Après Laura N’Safou, qui avait relu Shakesqueer : la querelle, pour rendre au plus juste la relation amoureuse / de couple entre Inès – femme racisée noire, et Rachel, femme blanche, tu as à nouveau souhaité que l’étape de sensitivity reading fasse partie du processus éditorial. Peux-tu nous parler du travail effectué avec Morgane ?


Repasser par le sensitivity reading m’a permis de mêler désir d’éthique littéraire queer et désir d’apprendre. Les phases d’échange avec Morgane, notre sensitivity reader, étaient tour à tour joyeuses, vulnérables, sérieuses. De plus, l’équipe éditoriale de Gorge Bleue se trouvant à Strasbourg et moi vivant à Nantes, nous ne travaillons habituellement que par visio ou par téléphone. Morgane, cependant, est proche de moi géographiquement et nous avons pu nous rejoindre pour des sessions d'écriture/réécriture. Avec elle j’ai pu revivre une certaine ambiance collégiale de l’écriture à quatre mains, comme à l’époque de l’écriture de Pas de bougie bougie et de Shakesqueer : la querelle avec Alix et Louise. Nous avons énormément discuté. Outre l’aspect de lecture sensible autour de la transféminité, elle a pu m’apporter un éclairage littéraire sur certains développements de personnages, de rapport à l’émotion… Nous avons un peu débordé du cadre. Son talent traverse tout le roman.

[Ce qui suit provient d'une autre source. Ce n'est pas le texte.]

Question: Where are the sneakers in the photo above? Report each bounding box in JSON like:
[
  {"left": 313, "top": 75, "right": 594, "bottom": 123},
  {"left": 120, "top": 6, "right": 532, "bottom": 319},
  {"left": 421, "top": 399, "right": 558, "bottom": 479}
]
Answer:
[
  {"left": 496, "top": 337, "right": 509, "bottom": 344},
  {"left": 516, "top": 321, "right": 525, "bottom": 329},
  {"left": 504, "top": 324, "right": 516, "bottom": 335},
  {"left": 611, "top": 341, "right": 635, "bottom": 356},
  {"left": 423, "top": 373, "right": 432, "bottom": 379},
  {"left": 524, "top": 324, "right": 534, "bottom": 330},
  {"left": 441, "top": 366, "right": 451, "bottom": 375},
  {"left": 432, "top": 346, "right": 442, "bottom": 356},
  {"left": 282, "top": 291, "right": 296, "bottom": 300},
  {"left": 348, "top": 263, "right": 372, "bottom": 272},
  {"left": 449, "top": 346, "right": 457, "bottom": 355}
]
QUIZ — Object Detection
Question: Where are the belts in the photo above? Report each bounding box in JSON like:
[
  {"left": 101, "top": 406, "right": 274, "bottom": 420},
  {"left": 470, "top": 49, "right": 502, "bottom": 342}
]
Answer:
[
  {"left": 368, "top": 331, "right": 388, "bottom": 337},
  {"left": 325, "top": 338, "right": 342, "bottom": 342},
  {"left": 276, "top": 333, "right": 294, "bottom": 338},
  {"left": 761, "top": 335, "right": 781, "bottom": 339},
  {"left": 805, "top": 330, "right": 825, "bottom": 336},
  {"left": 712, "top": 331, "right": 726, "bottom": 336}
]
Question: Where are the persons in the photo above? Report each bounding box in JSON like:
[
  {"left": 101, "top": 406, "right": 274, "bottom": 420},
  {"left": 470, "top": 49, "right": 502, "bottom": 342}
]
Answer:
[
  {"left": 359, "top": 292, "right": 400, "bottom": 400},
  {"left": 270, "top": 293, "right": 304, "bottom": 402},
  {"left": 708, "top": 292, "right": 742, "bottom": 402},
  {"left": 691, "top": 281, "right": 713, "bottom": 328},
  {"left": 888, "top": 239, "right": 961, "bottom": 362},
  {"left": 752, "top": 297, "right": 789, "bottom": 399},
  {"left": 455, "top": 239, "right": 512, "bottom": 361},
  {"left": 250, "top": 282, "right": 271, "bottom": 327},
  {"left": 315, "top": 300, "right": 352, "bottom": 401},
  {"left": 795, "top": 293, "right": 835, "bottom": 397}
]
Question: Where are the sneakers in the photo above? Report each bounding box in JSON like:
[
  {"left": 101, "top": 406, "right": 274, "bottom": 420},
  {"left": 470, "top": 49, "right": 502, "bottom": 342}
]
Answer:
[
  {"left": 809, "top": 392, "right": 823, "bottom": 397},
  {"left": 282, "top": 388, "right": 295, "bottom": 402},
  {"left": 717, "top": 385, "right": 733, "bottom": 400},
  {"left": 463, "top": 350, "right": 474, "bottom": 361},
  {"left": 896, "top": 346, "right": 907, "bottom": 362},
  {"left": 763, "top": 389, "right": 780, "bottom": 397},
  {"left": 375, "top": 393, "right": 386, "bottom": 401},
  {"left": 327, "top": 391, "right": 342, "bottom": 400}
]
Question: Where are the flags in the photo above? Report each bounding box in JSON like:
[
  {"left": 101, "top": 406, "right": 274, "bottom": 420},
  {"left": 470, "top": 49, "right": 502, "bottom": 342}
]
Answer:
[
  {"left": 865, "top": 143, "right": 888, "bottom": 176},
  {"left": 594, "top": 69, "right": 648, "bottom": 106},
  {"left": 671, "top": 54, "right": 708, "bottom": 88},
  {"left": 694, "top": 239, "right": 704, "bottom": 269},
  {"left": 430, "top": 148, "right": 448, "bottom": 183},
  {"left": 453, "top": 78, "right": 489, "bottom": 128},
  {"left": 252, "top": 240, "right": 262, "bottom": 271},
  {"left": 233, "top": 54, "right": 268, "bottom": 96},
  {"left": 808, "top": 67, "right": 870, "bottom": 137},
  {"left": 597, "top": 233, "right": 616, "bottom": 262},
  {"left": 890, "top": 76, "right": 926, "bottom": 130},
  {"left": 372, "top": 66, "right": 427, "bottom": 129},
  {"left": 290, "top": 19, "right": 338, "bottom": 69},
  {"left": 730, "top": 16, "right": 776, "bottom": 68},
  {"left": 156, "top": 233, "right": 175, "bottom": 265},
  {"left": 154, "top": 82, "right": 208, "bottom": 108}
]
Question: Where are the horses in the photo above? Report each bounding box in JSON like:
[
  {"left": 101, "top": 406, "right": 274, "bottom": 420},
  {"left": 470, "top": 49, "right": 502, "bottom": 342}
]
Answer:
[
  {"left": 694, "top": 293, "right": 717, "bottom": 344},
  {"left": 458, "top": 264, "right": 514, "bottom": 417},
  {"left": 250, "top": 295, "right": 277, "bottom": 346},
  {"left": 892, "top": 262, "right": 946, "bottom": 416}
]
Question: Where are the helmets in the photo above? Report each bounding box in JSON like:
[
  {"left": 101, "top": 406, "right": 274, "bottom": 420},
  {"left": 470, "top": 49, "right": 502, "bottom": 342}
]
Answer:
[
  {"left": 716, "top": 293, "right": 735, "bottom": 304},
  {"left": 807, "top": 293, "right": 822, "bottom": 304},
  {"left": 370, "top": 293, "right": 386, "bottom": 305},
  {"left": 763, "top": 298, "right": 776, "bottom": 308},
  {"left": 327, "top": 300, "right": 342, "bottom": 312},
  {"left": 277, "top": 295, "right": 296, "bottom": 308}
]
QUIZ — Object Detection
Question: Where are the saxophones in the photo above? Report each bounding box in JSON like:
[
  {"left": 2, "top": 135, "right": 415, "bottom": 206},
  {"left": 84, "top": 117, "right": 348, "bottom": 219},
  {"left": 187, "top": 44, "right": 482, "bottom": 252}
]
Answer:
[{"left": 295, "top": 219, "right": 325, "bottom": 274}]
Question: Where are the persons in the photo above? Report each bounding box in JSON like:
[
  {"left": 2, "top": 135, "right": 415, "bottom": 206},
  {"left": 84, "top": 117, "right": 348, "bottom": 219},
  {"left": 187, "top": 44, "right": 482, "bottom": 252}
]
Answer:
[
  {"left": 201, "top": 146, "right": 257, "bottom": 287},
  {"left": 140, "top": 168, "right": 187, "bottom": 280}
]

C’est la seconde fois que tu publies aux éditions Gorge bleue. Quelle est ta relation aux autres titres du catalogue, notamment à Des Phalènes !, qui sort cet automne en parallèle de Vaisseau mère ?


Vaisseau Mère trouve beaucoup d’écho dans Des Phalènes !. Et vice-versa. Pierre et moi avons écrit dans différents genres littéraires mais autour de thèmes communs, rencontrant parfois des coïncidences troublantes. Que les deux livres sortent en même temps va complètement de soi. Et puis le format théâtre de Des Phalènes ! me parle. C’est le titre de Gorge Bleue le plus visuel, pour moi. Sa lecture a un côté halluciné et doux en même temps : j’adorerais le voir mis en scène, joué ou mis en images. Pour citer Louise (Dejour-Chobodicka), le texte se prête beaucoup à l’animation.





Les titres de Gorge Bleue sortis les années précédentes me sont affectueux et intimidants comme des cousins plus mûrs, déjà lancés dans la vie, qu’on a envie de rendre fiers. Les Tombes de Madlen Roy, Dans ton Tube de Florence Andoka et Vulves d’Alex.ia Tamecylia ont particulièrement marqué mon imaginaire.


Si Vaisseau mère est le début d’une nouvelle aventure, qu’est-ce que tu te souhaites / vois pour la suite ? Qu’est-ce qui te réjouit ?


Tout me réjouit autour de l’écriture ! Le temps solitaire de lente gestation, le texte Word qui devient concret sur le papier et les trains à prendre pour en discuter avec les lecteurices.

Je souhaite que Vaisseau Mère vive d’une belle et longue vie, mutant si possible au gré des lectures, adaptations, traductions, triturations. Je souhaite aussi que Gorge Bleue exporte ses titres dans le monde entier. Oui oui.

Je souhaite raconter autant d’histoires que possible avec rage et plaisir, et embarquer là-dedans le plus d’enthousiasmé·es possibles.